**WHAT IS BEING ASKED:**
Find the line that contains "Roughly how far". Output it and every line after it to the end of the records, exactly as they appear.

* start DATA RECORDS *

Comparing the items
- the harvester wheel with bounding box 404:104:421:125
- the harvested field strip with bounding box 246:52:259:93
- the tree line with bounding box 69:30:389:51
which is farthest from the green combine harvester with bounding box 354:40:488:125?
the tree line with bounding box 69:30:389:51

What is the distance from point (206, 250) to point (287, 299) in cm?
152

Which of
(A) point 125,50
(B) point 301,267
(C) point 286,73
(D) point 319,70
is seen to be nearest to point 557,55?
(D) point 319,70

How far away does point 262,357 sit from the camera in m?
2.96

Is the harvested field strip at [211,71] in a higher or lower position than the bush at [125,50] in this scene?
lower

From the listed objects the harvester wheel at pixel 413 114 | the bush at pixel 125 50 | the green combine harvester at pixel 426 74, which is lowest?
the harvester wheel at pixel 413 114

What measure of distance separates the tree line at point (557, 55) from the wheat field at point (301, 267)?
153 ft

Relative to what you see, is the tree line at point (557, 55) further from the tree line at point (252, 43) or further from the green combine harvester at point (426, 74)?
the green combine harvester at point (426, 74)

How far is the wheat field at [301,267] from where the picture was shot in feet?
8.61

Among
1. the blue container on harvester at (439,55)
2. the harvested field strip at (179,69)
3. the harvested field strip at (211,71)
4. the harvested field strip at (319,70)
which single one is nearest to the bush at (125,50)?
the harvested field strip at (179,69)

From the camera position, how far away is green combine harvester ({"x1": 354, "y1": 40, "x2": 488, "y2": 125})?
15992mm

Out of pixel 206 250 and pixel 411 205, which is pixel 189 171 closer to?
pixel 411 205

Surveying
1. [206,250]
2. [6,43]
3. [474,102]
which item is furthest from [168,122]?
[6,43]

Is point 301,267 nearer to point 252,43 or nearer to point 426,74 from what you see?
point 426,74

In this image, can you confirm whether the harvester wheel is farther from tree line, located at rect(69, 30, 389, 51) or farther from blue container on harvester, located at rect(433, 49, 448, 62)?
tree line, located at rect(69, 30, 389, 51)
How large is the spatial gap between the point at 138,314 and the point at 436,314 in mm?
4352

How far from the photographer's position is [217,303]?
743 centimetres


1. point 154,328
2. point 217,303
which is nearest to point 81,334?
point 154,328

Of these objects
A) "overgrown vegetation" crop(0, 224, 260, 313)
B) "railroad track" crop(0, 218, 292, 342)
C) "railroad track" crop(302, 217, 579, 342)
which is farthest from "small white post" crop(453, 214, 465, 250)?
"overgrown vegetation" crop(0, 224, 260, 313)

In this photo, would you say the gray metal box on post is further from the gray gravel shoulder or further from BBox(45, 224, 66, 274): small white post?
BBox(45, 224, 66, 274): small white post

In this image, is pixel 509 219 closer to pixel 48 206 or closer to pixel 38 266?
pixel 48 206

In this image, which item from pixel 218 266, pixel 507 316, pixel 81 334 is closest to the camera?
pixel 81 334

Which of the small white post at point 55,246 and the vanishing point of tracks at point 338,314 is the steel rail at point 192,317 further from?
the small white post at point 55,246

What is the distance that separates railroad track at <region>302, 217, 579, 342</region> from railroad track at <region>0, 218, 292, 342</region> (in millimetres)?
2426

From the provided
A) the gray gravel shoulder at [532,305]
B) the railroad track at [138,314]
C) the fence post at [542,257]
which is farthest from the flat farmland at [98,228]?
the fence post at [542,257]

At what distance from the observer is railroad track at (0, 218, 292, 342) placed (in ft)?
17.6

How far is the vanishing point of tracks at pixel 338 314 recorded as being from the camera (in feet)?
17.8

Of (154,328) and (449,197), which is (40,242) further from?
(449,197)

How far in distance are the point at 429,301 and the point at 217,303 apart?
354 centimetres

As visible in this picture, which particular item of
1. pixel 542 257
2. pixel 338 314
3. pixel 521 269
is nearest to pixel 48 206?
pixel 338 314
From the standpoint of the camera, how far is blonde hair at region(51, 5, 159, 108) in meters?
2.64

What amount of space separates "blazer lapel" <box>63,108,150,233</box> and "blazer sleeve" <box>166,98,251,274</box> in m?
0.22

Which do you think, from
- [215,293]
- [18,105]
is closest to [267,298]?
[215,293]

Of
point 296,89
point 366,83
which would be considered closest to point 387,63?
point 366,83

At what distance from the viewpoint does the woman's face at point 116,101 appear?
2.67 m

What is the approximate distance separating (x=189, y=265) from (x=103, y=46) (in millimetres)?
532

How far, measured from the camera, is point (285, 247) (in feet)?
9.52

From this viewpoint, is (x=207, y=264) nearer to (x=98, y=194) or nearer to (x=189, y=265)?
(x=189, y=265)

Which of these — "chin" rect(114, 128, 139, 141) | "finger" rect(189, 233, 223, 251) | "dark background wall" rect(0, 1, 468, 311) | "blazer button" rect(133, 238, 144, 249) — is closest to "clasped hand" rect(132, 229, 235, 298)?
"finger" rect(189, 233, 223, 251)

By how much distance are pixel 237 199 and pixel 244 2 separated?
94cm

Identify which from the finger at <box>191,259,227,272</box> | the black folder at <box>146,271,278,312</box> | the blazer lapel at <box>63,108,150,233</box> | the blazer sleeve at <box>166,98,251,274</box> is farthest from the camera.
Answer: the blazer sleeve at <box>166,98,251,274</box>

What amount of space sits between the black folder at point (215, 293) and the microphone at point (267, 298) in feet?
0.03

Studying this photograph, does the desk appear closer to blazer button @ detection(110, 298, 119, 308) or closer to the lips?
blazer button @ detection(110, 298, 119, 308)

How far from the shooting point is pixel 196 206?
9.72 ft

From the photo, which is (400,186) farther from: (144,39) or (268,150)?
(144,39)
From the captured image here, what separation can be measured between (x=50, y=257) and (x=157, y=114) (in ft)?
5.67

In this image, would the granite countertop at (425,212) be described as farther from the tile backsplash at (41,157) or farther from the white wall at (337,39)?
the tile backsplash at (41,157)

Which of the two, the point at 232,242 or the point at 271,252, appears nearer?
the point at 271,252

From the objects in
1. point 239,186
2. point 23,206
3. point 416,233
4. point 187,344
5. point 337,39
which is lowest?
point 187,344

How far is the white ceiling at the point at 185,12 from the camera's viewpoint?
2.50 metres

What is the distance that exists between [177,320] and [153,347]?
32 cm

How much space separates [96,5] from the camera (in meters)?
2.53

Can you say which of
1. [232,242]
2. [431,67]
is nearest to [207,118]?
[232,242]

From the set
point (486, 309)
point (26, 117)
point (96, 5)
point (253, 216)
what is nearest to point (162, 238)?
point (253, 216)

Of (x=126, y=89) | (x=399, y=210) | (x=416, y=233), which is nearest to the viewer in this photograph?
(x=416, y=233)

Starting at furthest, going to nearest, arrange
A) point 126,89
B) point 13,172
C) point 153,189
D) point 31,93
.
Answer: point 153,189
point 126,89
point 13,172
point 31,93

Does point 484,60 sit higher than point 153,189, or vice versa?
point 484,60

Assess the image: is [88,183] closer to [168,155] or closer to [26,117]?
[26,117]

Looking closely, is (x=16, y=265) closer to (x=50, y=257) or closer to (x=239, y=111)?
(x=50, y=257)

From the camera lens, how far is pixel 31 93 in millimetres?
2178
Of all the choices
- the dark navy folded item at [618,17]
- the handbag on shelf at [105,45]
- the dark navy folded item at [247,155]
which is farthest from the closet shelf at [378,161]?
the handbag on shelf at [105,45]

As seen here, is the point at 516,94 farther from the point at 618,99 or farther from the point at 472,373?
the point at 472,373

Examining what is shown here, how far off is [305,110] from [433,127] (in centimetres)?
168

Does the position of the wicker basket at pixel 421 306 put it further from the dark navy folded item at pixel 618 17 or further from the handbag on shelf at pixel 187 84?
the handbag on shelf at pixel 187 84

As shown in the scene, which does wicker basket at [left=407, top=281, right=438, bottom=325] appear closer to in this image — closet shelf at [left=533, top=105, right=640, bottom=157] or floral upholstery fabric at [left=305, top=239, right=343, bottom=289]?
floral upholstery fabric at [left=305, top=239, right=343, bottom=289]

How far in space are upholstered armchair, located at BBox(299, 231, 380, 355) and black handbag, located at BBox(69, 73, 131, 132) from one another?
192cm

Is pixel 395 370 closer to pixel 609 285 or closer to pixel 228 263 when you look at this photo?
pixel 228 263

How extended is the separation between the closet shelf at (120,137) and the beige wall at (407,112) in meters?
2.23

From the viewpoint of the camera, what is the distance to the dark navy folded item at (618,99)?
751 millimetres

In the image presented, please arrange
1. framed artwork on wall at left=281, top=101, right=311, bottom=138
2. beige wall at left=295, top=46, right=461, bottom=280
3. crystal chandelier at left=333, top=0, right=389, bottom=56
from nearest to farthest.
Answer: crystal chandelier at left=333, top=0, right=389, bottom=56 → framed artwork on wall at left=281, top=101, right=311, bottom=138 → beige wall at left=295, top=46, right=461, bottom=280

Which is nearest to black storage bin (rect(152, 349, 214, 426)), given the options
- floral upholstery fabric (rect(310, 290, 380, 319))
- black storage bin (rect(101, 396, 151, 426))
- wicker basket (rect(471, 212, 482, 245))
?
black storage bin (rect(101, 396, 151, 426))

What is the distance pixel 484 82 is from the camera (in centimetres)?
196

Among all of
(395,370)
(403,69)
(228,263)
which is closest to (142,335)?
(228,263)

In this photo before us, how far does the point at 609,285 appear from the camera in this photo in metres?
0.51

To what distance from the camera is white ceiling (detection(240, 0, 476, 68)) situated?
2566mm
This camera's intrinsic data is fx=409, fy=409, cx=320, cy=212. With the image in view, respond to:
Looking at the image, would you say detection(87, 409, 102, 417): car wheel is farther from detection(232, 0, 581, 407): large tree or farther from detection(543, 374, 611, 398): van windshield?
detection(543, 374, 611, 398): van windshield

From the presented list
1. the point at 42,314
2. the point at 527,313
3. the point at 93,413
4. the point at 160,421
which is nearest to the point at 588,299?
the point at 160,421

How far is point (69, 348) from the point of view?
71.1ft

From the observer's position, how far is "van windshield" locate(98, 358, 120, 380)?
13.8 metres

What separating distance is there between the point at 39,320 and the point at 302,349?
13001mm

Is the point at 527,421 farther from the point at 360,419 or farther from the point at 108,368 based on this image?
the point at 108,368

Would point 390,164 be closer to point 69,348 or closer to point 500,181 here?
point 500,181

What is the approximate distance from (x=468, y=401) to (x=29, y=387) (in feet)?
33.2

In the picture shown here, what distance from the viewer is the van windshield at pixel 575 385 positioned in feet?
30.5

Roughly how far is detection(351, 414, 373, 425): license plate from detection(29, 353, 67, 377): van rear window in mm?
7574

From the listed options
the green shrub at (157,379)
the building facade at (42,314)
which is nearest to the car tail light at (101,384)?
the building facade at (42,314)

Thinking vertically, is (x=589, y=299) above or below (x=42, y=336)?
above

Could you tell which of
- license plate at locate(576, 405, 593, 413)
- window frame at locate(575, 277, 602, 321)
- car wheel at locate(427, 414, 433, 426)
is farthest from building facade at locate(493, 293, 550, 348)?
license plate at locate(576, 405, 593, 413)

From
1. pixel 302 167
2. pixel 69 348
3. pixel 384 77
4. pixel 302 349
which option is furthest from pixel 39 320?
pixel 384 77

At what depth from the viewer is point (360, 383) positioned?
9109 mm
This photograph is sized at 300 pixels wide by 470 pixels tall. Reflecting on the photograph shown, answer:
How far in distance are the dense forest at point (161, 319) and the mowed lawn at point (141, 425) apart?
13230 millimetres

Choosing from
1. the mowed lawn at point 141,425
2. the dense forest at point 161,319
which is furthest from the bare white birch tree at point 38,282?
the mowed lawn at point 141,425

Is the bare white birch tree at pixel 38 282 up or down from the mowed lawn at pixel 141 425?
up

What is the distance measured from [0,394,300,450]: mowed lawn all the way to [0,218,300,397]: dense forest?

* end DATA RECORDS *

**OUTPUT BELOW:**
Roughly how far is detection(351, 414, 373, 425): license plate from detection(29, 353, 67, 377): van rear window in mm?
7574

From the listed options
the green shrub at (157,379)
the building facade at (42,314)
which is nearest to the car tail light at (101,384)?
the building facade at (42,314)

Thinking vertically, is (x=589, y=299) above or below (x=42, y=336)?
above

Could you tell which of
- license plate at locate(576, 405, 593, 413)
- window frame at locate(575, 277, 602, 321)
- car wheel at locate(427, 414, 433, 426)
is farthest from building facade at locate(493, 293, 550, 348)?
license plate at locate(576, 405, 593, 413)

From
1. pixel 302 167
2. pixel 69 348
3. pixel 384 77
4. pixel 302 349
which option is furthest from pixel 39 320?
pixel 384 77

At what depth from the viewer is point (360, 383) positioned?
9109 mm
This photograph is sized at 300 pixels wide by 470 pixels tall. Reflecting on the photograph shown, answer:
How far in distance are the dense forest at point (161, 319) and the mowed lawn at point (141, 425) apart?
13230 millimetres

Choosing from
1. the mowed lawn at point 141,425
2. the dense forest at point 161,319
which is furthest from the bare white birch tree at point 38,282?
the mowed lawn at point 141,425

Is the bare white birch tree at pixel 38 282 up or down from the mowed lawn at pixel 141 425?
up

What is the distance measured from [0,394,300,450]: mowed lawn all the way to [0,218,300,397]: dense forest?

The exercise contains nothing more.